Libri senza parole: a chi fanno paura?

Ci sono delle tematiche che stanno particolarmente a cuore ad un libraio, sulle quali ragiona a lungo ponendosi molteplici domande.

Una di queste riguarda i libri senza parole, croce e delizia di chiunque si occupi di letteratura illustrata. Delizia perché i silent books (appunto libri senza parole) oggettivamente, quando ben fatti, sono una meraviglia per gli occhi e per lo spirito.

Croce perché sono molto difficili da far apprezzare e vendere, se non ad un pubblico già piuttosto esperto ed appassionato di libri per l’infanzia.

In effetti l’idea di un libro nel quale non ci sia scritto nulla è piuttosto strana e fa a pugni con l’idea convenzionale che ciascuno di noi ha dei libri.

Tuttavia se ci poniamo la domanda su cosa sia indispensabile che un libro faccia per potersi definire libro, credo ci troveremo tutti d’accordo sul fatto che un libro, per potersi definire tale, debba raccontare una storia.

E credo non sarebbe difficile nemmeno concordare all’unanimità sul fatto che esistano molteplici modi di raccontare una storia e che la parola scritta non sia che uno di questi modi.

Ecco che allora, fatte queste riflessioni, probabilmente risulterà già meno ostico concepire l’idea di un libro nel quale la storia non venga raccontata dal testo, bensì dalle immagini. Un libro nel quale la potenza delle illustrazioni sia tale, da non aver bisogno di un testo di accompagnamento, che andrebbe ad impoverire i contenuti invece che arricchirli.

Ho scelto, per trattare questa tematica, un silent book meraviglioso, Passeggiata col cane, appena pubblicato da Camelozampa editore, illustrato da Sven NordQvist.

L’ho scelto perché tutto ciò che stiamo dicendo si può evincere con facilità sfogliando questo libro. Guardiamone qualche pagina.

Questo è uno di quei silent che possiamo definire “brulicanti“, perché ogni pagina “brulica” di immagini, oggetti, personaggi, azioni, situazioni che fanno sì che intorno alla storia principale se ne possano rintracciare moltissime altre, tutte da “leggere”, scovare e intrecciare tra loro.

Così se la narrazione ufficiale, quella cioè in primo piano, riguarda un bambino che saluta la nonna per avventurarsi in una passeggiata col cane tutta da scoprire, intorno ad essa si snodano mille altre vicende che stanno sullo sfondo ma nel contempo sono intrecciate alla principale.

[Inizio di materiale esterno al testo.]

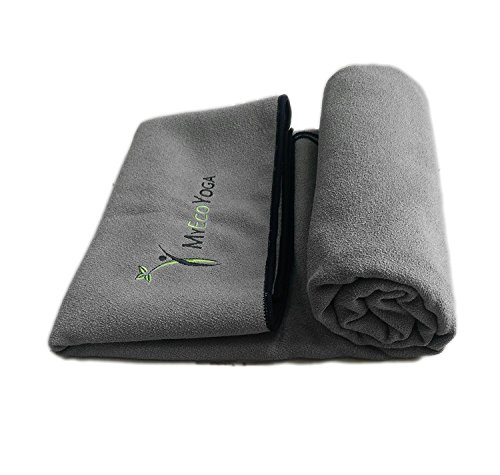 Extra Large Hot Yoga Towel | 2.5 x 6.25 feet | Eco Friendly | Ultra Absorbent | Microfiber: 80% Recycled Polyester 20% Nylon | Machine Washable | Made to Fit XL MyEcoYoga Mat | MyEcoYoga Towel (Gray)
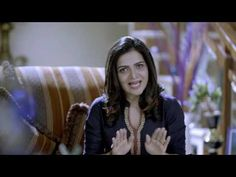 My Property Boutique 40 sec TVC created by BCC Marcom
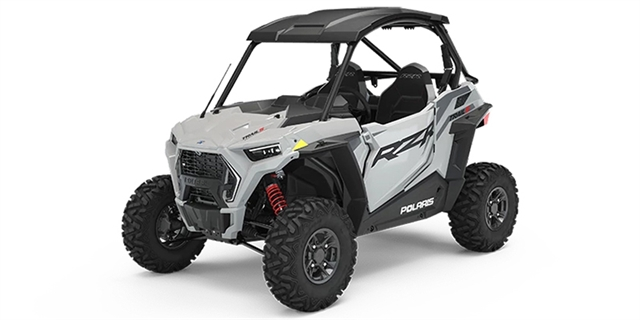 2022 Polaris RZR Trail S 1000 Ultimate at Shawnee Honda Polaris Kawasaki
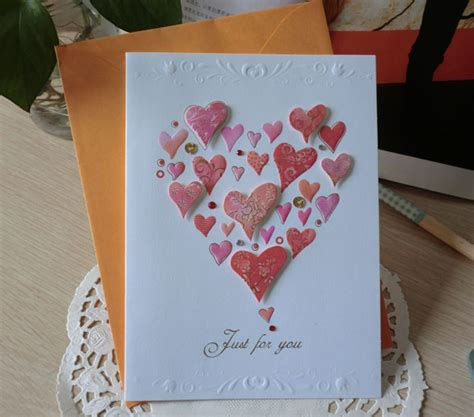 how to make 3d mothers day cards 8pcs lot creative 3d greeting cards with envelope for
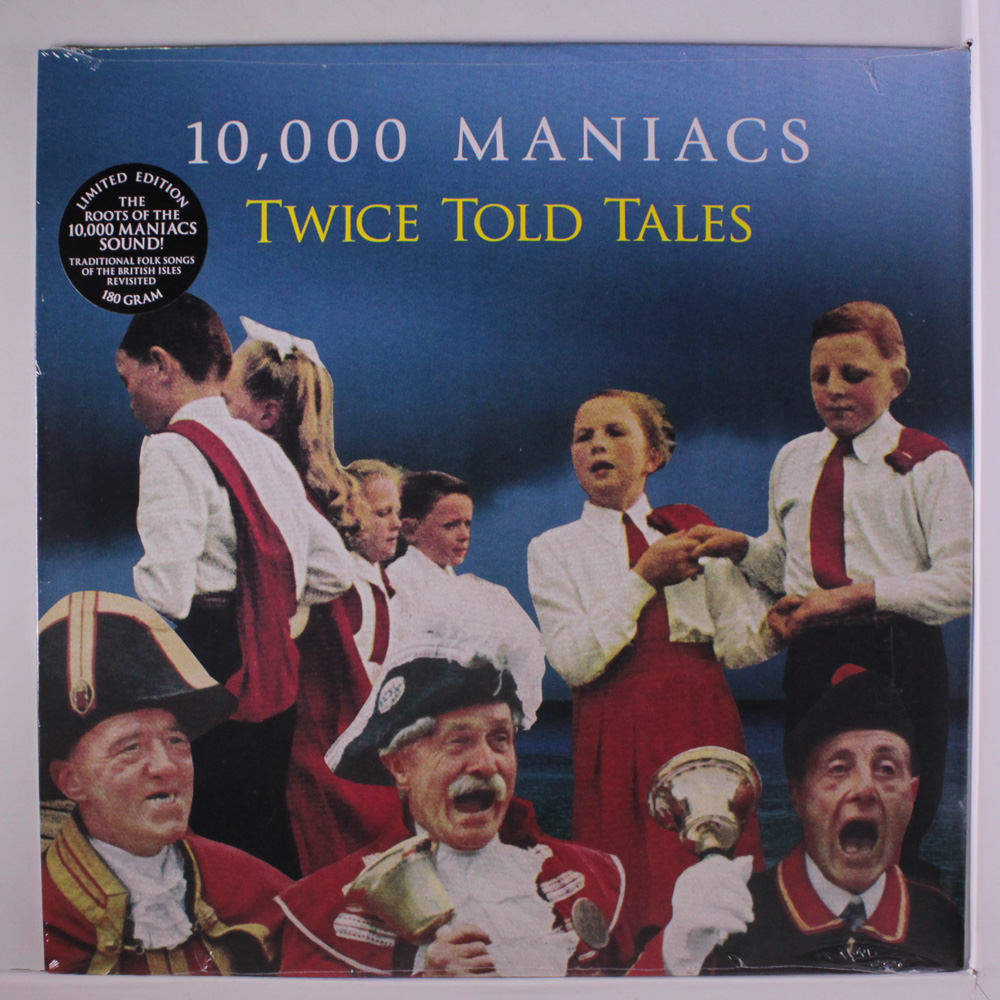 Album Review: 10,000 Maniacs – Twice Told Tales | Backseat ...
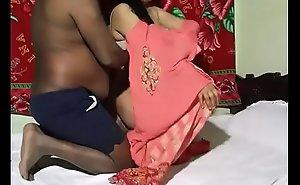 Desi Indian fuck movie Couple Shafting Bedroom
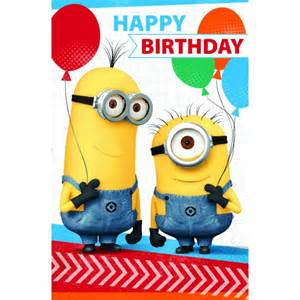 despicable me happy birthday card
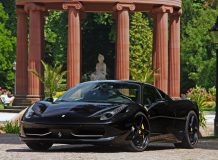 Феррари 458 Италия с хромом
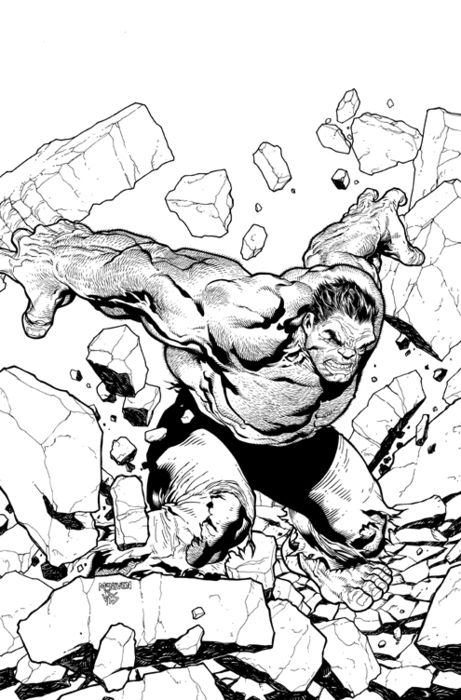 Hulk by Steve McNiven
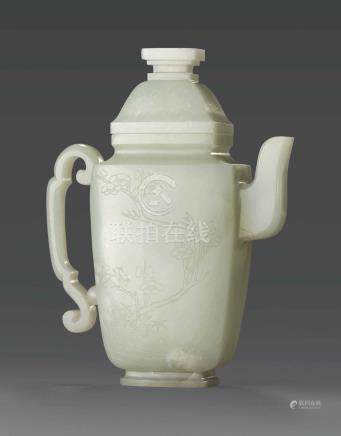 A RARE WHITE JADE ''THREE FRIENDS OF WINTER'' EWER AND COVER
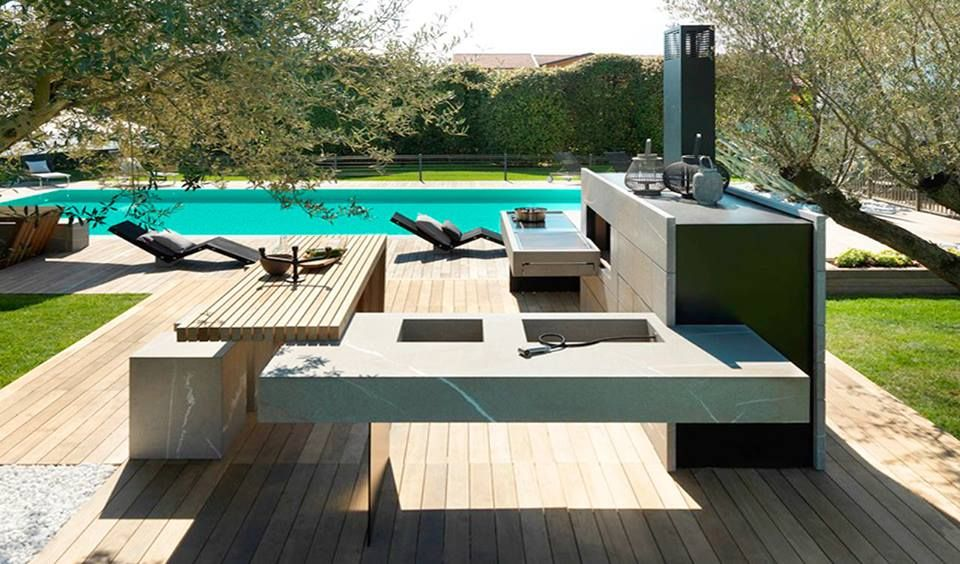 MODULNOVA outdoor kitchen. Imagine you and your family and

Ciò a dimostrare che un illustratore è a tutti gli effetti un autore, nella misura in cui narra una storia utilizzando semplicemente un differente codice narrativo rispetto alla lingua scritta.

Ma veniamo adesso alla domanda che mi sta più a cuore: perché offrire un silent book ai bambini? E prima ancora: perché scrivere o pubblicare dei silent books?

Rispondere in modo approfondito a queste domande richiederebbe moltissimo tempo, ma di seguito voglio individuare in due punti ciò che rende le storie senza parole dei grandi libri.

  • Abbattono qualsiasi barriera linguistica e sociale. Basti pensare al progetto Ibby “Libri senza parole. Destinazione Lampedusa” , nato nel 2012 nato con l’idea di selezionare i migliori silent pubblicati in tutto il mondo per creare una biblioteca per l’infanzia e l’adolescenza a Lampedusa.
  • Lasciano i bambini liberi di esplorare e narrare sperimentando un codice narrativo diverso che pur avendo le proprie regole, dona maggiore libertà di azione al lettore, narrando mille storie invece di una.

Quindi, venendo alla domanda inizale: Chi ha paura dei libri senza parole?

Sicuramente non i bambini, che con il giusto approccio sono capaci di trascorrere intere ore su una sola pagina, cercando storie, oggetti e particolari.

Nel fare ciò sono propensi, dalla mia esperienza, soprattutto i bambini in età prescolare, forse non ancora troppo condizionati dalle regole della narrazione testuale.

Ma soprattutto ad averne paura sono gli adulti, che perdono la sicurezza della storia comunemente intesa, con inizio, svolgimento e conclusione preconfezionati, rassicuranti e non soggetti ad interpretazione. A loro è richiesto lo sforzo maggiore, quello di abbandonare il sentiero già battuto, per avventurarsi in strade che, eliminata la reticenza iniziale, possono condurre assai lontano.